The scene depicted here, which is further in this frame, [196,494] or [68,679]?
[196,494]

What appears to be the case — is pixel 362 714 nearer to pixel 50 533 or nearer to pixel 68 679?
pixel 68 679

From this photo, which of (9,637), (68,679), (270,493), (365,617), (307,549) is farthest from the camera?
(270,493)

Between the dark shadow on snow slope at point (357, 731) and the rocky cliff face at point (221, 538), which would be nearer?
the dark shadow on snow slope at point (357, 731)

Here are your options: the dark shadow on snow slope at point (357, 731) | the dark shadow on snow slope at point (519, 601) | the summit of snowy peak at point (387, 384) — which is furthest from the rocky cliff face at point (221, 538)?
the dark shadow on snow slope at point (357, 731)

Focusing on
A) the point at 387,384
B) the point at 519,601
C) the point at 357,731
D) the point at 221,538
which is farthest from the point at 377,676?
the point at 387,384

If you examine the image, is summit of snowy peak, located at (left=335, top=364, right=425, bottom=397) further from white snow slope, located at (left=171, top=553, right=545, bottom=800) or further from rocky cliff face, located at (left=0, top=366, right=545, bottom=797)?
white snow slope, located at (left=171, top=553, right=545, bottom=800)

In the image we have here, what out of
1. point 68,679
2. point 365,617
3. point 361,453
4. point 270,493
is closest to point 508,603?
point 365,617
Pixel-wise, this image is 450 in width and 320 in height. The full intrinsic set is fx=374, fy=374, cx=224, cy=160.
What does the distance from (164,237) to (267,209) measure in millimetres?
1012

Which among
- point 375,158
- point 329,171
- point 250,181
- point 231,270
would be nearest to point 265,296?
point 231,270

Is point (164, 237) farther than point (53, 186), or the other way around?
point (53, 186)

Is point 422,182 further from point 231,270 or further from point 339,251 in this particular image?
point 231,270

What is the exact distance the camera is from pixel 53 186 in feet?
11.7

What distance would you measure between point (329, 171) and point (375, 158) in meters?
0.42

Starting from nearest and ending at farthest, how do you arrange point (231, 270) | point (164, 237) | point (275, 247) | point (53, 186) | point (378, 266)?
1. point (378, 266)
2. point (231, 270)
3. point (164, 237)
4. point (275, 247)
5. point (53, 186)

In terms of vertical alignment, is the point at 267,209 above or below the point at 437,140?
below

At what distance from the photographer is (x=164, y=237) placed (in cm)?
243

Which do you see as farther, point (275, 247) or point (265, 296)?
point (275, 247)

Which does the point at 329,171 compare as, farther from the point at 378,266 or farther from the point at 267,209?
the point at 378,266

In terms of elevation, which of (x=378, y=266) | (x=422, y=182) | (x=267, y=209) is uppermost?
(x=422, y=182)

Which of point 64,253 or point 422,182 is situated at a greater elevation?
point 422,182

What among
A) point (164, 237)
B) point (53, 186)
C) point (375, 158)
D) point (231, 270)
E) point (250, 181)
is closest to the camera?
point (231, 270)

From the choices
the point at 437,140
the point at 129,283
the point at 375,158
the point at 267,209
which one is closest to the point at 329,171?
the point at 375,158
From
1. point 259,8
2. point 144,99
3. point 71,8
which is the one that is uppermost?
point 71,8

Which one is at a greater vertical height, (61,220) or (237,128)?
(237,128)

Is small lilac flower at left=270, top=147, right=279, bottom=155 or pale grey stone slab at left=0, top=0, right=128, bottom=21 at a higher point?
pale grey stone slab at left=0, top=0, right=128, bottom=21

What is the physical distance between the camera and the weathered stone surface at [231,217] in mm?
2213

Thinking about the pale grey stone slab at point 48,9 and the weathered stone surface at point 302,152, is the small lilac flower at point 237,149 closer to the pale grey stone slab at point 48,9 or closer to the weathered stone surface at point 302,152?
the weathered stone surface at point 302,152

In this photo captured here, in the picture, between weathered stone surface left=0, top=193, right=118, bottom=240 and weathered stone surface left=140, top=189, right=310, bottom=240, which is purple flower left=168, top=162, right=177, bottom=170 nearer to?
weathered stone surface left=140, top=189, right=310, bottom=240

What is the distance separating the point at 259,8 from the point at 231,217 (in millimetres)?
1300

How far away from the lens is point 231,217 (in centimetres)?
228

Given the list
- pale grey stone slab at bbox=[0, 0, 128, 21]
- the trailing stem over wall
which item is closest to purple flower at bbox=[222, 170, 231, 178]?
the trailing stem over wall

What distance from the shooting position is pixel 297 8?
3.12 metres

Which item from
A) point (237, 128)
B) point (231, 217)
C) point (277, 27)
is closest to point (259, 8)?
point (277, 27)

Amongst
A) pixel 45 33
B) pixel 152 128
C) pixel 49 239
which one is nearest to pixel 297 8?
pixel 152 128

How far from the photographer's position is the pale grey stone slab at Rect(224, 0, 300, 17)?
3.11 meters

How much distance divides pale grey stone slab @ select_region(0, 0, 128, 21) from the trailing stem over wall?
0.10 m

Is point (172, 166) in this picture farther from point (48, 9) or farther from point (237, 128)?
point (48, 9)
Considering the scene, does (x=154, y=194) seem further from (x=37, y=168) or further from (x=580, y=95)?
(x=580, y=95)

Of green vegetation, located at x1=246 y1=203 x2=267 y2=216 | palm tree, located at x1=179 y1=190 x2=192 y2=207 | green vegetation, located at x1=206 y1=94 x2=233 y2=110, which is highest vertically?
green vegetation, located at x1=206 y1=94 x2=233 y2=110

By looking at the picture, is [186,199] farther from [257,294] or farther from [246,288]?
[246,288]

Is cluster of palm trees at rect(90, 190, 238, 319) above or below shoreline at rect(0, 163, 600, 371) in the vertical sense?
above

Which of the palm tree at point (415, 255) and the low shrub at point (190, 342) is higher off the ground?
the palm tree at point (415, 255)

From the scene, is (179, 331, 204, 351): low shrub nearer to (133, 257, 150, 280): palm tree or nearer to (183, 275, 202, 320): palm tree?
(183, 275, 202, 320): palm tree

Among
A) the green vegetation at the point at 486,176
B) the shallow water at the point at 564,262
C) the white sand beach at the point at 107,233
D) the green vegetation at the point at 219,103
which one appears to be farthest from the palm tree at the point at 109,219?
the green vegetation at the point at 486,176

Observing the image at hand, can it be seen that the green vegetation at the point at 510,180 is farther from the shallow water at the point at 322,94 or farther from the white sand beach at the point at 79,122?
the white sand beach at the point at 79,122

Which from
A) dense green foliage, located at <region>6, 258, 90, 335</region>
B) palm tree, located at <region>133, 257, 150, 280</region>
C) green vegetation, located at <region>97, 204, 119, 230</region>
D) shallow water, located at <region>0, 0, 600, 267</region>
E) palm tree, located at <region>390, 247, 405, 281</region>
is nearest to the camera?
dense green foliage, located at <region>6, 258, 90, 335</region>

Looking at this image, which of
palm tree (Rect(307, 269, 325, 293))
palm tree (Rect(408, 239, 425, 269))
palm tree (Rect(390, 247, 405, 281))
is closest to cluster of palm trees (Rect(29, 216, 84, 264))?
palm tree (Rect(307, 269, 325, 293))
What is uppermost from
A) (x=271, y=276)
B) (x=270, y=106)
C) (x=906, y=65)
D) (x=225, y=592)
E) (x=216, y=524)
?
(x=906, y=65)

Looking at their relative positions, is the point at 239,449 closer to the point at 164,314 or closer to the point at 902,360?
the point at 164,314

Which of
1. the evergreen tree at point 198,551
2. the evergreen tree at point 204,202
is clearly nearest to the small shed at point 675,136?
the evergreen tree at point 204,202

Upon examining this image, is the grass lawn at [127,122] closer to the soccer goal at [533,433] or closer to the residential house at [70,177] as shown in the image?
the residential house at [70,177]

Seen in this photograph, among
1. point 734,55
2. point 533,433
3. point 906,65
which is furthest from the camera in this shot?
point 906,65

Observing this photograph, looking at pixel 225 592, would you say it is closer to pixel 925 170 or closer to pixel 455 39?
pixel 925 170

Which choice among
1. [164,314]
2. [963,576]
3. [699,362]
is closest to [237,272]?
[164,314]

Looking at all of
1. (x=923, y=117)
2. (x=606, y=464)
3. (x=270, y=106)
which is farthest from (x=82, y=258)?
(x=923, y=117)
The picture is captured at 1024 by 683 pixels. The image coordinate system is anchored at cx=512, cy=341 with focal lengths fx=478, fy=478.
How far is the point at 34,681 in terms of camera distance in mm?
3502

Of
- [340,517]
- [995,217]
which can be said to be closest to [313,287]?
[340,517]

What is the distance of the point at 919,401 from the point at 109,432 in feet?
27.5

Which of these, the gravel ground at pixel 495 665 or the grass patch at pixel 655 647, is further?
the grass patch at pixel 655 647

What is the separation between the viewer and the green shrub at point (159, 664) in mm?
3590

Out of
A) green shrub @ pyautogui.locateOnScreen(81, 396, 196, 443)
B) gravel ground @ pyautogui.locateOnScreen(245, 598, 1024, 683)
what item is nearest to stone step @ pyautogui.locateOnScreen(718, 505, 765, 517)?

========

Please retype, exactly as written, every line from the line containing "The picture is" through the last line of the records above, including both of those lines, and nothing else.

THE OUTPUT:
The picture is captured at 1024 by 683 pixels. The image coordinate system is anchored at cx=512, cy=341 with focal lengths fx=478, fy=478.
How far is the point at 34,681 in terms of camera distance in mm?
3502

Of
- [340,517]
- [995,217]
which can be said to be closest to [313,287]?
[340,517]

What is the distance of the point at 919,401 from the point at 109,432 in feet?
27.5

Which of these, the gravel ground at pixel 495 665 or the grass patch at pixel 655 647, is further?
the grass patch at pixel 655 647

What is the separation between the viewer and the green shrub at point (159, 664) in mm?
3590

Out of
A) green shrub @ pyautogui.locateOnScreen(81, 396, 196, 443)
B) gravel ground @ pyautogui.locateOnScreen(245, 598, 1024, 683)
what item is nearest to stone step @ pyautogui.locateOnScreen(718, 505, 765, 517)?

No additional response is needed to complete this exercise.